**TASK INSTRUCTIONS:** Work out how many lines of the listing below include the string "background", and give that number alone.

**RECORDS FOR THE EXERCISE:**
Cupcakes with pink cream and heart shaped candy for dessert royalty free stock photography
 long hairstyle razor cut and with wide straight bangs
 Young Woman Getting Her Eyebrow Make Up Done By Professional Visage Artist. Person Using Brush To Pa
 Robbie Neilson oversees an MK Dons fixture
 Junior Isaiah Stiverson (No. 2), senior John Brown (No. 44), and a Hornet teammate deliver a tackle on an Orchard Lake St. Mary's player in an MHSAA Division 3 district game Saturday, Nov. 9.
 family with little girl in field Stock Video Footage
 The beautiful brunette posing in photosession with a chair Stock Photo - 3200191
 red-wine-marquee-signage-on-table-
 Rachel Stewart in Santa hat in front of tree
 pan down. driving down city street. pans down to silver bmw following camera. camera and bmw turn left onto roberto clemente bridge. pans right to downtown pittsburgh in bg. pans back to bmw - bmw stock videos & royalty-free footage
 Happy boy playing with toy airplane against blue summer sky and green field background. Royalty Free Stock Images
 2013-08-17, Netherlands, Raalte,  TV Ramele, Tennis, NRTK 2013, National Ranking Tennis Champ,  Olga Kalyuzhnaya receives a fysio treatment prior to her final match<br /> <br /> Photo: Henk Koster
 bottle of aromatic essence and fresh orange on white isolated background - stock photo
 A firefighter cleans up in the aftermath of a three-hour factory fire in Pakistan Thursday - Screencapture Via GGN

**SOLVED PROBLEM:** 2